Affiches Amours Imaginaires

C’est l’histoire d’un garçon et d’une fille, amis pour la vie, qui tombent amoureux du même garçon. Après J’ai tué ma mère, Xavier Dolan explore, dans son nouveau film, la naissance du sentiment amoureux à travers les gestes, les attentes, les regards, les signes qu’on interprète comme on voudrait qu’ils soient, rarement comme ils sont réellement. Car l’amour, c’est d’abord dans la tête. Et ce sont précisément des têtes qui ont été choisies pour les affiches promotionnelles. Oui, les affiches : le film bénéficie en effet de trois affiches différentes, mais qui n’en constituent finalement qu’une seule, hors norme.

Trois fonds unis : rouge pour Xavier Dolan, l’homosexuel passionné mais peu sûr de lui ; violet pour Niels Schneider, l’objet du désir ; rose pour Monia Chokri, la femme amoureuse qui s’habille comme dans les années cinquante et qui cultive son côté girly.

Trois têtes : le corps a disparu dans le fond coloré. Car si les personnages couchent ensemble, c’est seulement au sortir d’une soirée, en tout bien tout honneur, dans le même lit, sans aucun caractère sexuel. L’amour est un sentiment, l’être aimé / fantasmé une construction intellectuelle – et quand on se masturbe un tee-shirt sur la tête pour sentir l’odeur de l’autre, c’est seul.

Trois chevelures :
Xavier Dolan a une coupe de jeune ébouriffé, qui extériorise son trouble intérieur. Son visage est tourné vers la droite, il regarde quelque chose hors-champ. Il est en demande, il attend un signe, un geste. Mais lorsqu’enfin il déclarera sa flamme, l’ange pasolinien se transformera en démon froid et implacable.
Niels Schneider, c’est donc l’ange bouclé, le (petit) prince qu’on voudrait prendre dans ses bras. C’est la figure du désir, assez peu physique – un bisou sur la joue, une jambe nue qu’on frôle -, qui vient perturber l’ordre établi – cette amitié forte entre le garçon et la fille pourrait voler en éclat. Le regard de Schneider est baissé : objet de tous les regards, il pose. Ou peut-être éprouve-t-il de la gène ?
Monia Chokri présente une coiffure vintage, qui la met en valeur tout en exprimant cette droiture, ce rigorisme (j’allais dire ce côté psycho-rigide) du personnage qui aime prendre son thé dans des services en porcelaine et qui se raidit à l’idée de prendre un jour de congé maladie pour partir à la campagne. Son visage est, lui, tourné vers la gauche, le passé, le temps où le garçon faisait sa déclaration à la fille, après lui avoir fait la cour. Et quand enfin, lectrice des romans du XVIIIe siècle, elle se décide à déclarer sa flamme, c’est par lettre cérémonieusement scellée à la cire rouge.

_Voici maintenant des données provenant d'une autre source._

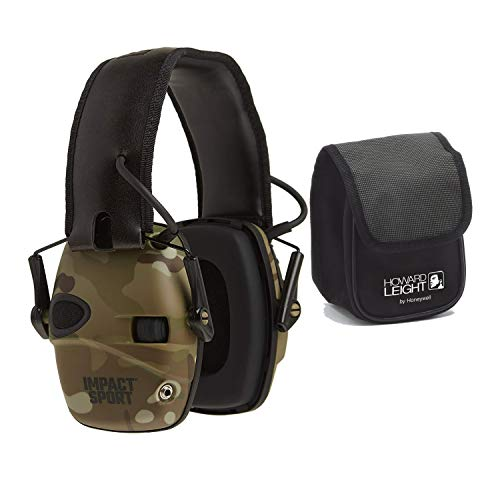 Howard Leight Impact Sport Sound Amplification Earmuff (Camo) with Earmuff Belt Case Bundle (2 Items)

Xavier Dolan donne ainsi à ces amours imaginaires trois couleurs qui signifient trois façons de vivre un sentiment contrarié, amour ou amitié. Lorsque l’objet du désir disparaît, le sentiment s’estompe peu à peu pour se déporter sur un nouvel objet : si Niels Schneider est le clone canadien de Louis Garrel, Louis Garrel en personne fait une apparition à la fin du film. Acteur fétiche de Christophe Honoré, il est presque naturel de le voir dans ce film qui, comme Homme au bain et le personnage incarné par François Sagat, explore les contours de cet obscur objet du désir que constitue le corps masculin aujourd’hui.

Les Amours imaginaires, de Xavier Dolan (2010), avec Monia Chokri (Marie), Niels Schneider (Nicolas), Xavier Dolan (Francis), Anne Dorval (la mère de Nicolas), Louis Garrel… Distribué par MK2 Diffusion.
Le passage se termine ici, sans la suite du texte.